[REQUEST 1]
Convert the rows into a Markdown table with two columns, Number and Line, giving each line a number in order and omitting blank lines. Begin at the line that contains "How far from the", continue through the final row, and leave out the picture markers.

[SOURCE TEXT]
════════
Adversarial search is search when there is an "enemy" or "opponent" changing the state of the problem every step in a direction you do not want.

Examples: Chess, business, trading, war.
You change state, but then you don't control the next state.
Opponent will change the next state in a way:

  1. unpredictable
  2. hostile to you
You only get to change (say) every alternate state.



4.4.1 Minimax

The Minimax algorithm tries to predict the opponent's behaviour.
It predicts the opponent will take the worst action from our viewpoint.

We are MAX - trying to maximise our score / move to best state.
Opponent is MIN - tries to minimise our score / move to worst state for us.




Example of Minimax with exhaustive search

The Game of Nim: At each move the player must divide a pile of tokens into 2 piles of different sizes. The first player who is unable to make a move loses the game.

With a small number of tokens, this game is small enough for us to show an exhaustive search using Minimax.

  

The entire state space for a 7-token game.
Image courtesy of Ralph Morelli.
See Luger Fig 4.19


There are precisely 3 end states, 2 where person who starts wins, 1 where person who went 2nd wins:

Green - Person who starts wins.
Blue - Person who went 2nd wins.


Can exhaustively search the space.
Problem is figuring out what opponent will do.


If opponent MIN goes first, then:
Green - MIN wins - state has value 0 for us.
Blue - MAX wins - state has value 1.



Propagate these values back up.
Image courtesy of Ralph Morelli.
Note 3-3-1 is missing its value, as we can see on Luger Fig 4.20
Note 5-1-1 has value 0 not 1, because it is MIN's turn, and they will take us to 4-1-1-1 not to 3-2-1-1.
════════
[RECORD SET]
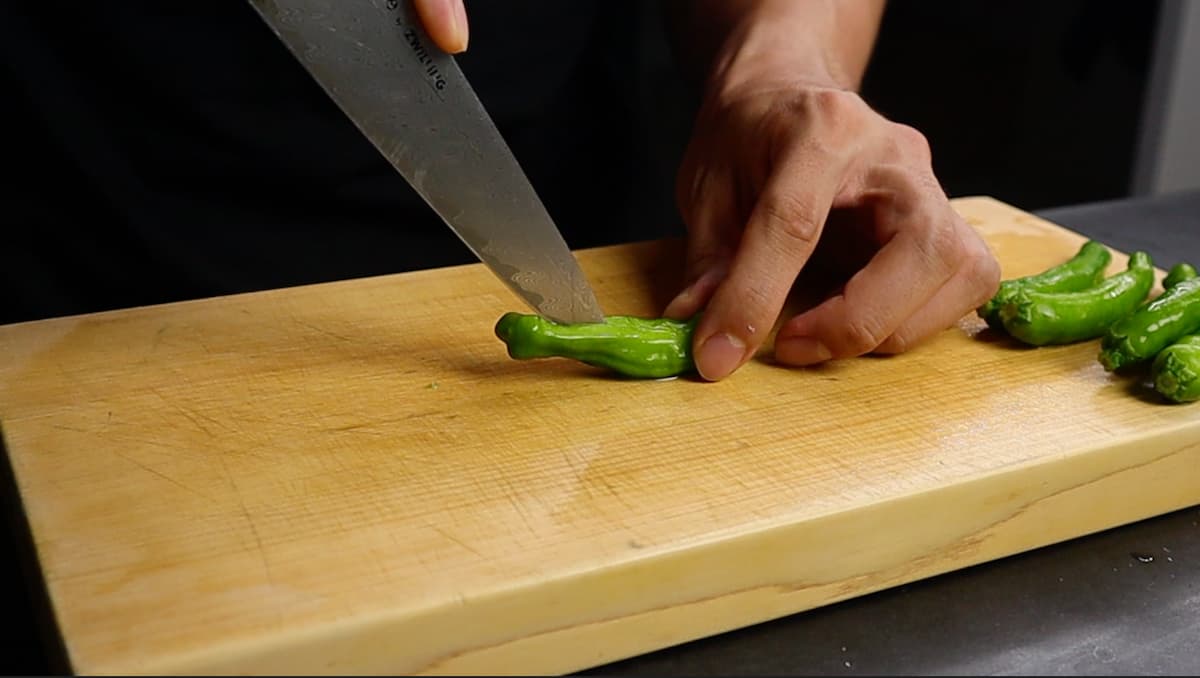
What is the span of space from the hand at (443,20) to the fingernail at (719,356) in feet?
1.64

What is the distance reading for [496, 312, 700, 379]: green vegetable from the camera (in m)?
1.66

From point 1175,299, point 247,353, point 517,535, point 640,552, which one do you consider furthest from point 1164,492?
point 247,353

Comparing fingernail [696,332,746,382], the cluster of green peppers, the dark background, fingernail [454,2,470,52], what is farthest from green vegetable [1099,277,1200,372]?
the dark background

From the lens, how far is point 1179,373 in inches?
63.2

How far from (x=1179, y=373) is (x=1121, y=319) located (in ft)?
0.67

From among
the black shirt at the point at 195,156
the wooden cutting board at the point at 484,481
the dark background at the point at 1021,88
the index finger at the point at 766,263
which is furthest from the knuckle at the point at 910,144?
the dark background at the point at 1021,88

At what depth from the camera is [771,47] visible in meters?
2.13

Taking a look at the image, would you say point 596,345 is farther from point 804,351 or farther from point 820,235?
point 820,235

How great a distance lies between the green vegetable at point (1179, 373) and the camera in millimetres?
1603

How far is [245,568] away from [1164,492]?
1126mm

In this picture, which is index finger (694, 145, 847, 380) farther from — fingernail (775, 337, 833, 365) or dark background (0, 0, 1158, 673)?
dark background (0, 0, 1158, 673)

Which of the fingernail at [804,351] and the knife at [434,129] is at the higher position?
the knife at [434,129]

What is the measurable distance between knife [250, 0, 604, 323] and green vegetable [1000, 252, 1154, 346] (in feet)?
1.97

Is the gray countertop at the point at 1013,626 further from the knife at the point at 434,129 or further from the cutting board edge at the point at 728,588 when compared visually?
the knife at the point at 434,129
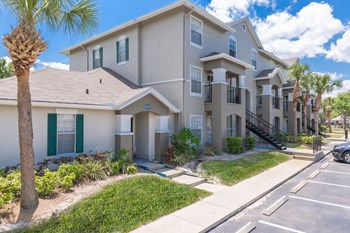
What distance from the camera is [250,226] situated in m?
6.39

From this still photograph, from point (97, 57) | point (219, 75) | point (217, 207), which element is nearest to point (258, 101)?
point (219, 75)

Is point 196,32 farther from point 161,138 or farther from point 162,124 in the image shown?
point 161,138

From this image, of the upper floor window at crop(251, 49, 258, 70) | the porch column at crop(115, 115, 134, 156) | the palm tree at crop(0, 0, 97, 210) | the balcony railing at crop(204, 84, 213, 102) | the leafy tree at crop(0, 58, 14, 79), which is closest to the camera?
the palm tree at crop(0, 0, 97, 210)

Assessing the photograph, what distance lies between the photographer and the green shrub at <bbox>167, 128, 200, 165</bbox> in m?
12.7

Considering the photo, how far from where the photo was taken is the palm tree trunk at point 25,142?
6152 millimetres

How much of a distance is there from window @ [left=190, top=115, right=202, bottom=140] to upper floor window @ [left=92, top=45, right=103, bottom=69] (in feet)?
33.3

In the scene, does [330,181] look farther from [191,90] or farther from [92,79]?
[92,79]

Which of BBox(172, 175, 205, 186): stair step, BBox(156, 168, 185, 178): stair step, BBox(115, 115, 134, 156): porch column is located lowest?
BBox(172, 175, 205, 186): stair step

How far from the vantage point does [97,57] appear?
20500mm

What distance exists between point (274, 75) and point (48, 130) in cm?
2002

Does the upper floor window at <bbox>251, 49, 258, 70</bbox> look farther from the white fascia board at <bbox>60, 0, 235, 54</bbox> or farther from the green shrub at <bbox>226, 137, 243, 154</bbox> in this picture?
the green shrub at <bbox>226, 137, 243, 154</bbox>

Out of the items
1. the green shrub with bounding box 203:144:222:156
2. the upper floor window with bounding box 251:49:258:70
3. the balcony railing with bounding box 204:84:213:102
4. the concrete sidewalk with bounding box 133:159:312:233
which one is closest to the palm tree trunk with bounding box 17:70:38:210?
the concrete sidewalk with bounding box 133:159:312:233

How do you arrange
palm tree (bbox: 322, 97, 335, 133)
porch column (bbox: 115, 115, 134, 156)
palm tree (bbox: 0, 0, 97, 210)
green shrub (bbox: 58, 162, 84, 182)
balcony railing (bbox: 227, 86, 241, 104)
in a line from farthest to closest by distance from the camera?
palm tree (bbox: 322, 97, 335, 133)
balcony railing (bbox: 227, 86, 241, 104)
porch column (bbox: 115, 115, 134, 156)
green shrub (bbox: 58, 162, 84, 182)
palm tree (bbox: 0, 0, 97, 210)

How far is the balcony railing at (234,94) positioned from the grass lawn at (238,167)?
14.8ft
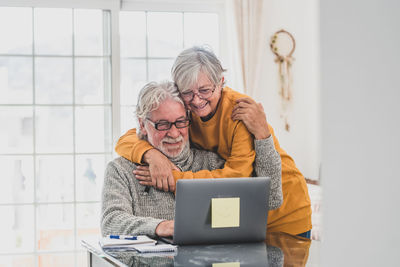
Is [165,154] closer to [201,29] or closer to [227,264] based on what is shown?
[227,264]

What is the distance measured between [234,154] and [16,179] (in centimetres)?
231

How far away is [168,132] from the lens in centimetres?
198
════════
[REQUEST 2]
Reproduce verbatim the passage of the Minimax text that begins at the words "The Game of" and ends after the words "search using Minimax.".

[SOLUTION 1]
| Number | Line |
|---|---|
| 1 | How far from the vantage point does [97,57] appear? |
| 2 | 20500mm |
| 3 | What distance exists between point (274, 75) and point (48, 130) in cm? |
| 4 | 2002 |
| 5 | Does the upper floor window at <bbox>251, 49, 258, 70</bbox> look farther from the white fascia board at <bbox>60, 0, 235, 54</bbox> or farther from the green shrub at <bbox>226, 137, 243, 154</bbox> in this picture? |
| 6 | the green shrub at <bbox>226, 137, 243, 154</bbox> |
| 7 | Out of the items |
| 8 | 1. the green shrub with bounding box 203:144:222:156 |
| 9 | 2. the upper floor window with bounding box 251:49:258:70 |
| 10 | 3. the balcony railing with bounding box 204:84:213:102 |
| 11 | 4. the concrete sidewalk with bounding box 133:159:312:233 |
| 12 | which one is closest to the palm tree trunk with bounding box 17:70:38:210? |
| 13 | the concrete sidewalk with bounding box 133:159:312:233 |
| 14 | How do you arrange |
| 15 | palm tree (bbox: 322, 97, 335, 133) |
| 16 | porch column (bbox: 115, 115, 134, 156) |
| 17 | palm tree (bbox: 0, 0, 97, 210) |
| 18 | green shrub (bbox: 58, 162, 84, 182) |
| 19 | balcony railing (bbox: 227, 86, 241, 104) |
| 20 | in a line from farthest to closest by distance from the camera? |
| 21 | palm tree (bbox: 322, 97, 335, 133) |
| 22 | balcony railing (bbox: 227, 86, 241, 104) |
| 23 | porch column (bbox: 115, 115, 134, 156) |
| 24 | green shrub (bbox: 58, 162, 84, 182) |
| 25 | palm tree (bbox: 0, 0, 97, 210) |
| 26 | How far is the balcony railing at (234,94) positioned from the grass lawn at (238,167)? |
| 27 | 14.8ft |
| 28 | Is [165,154] closer to [201,29] or closer to [227,264] based on what is shown? |
| 29 | [227,264] |
| 30 | What is the distance measured between [234,154] and [16,179] (in centimetres)? |
| 31 | 231 |
| 32 | How far away is [168,132] from the lens in centimetres? |
| 33 | 198 |

[SOLUTION 2]
The Game of Nim: At each move the player must divide a pile of tokens into 2 piles of different sizes. The first player who is unable to make a move loses the game.

With a small number of tokens, this game is small enough for us to show an exhaustive search using Minimax.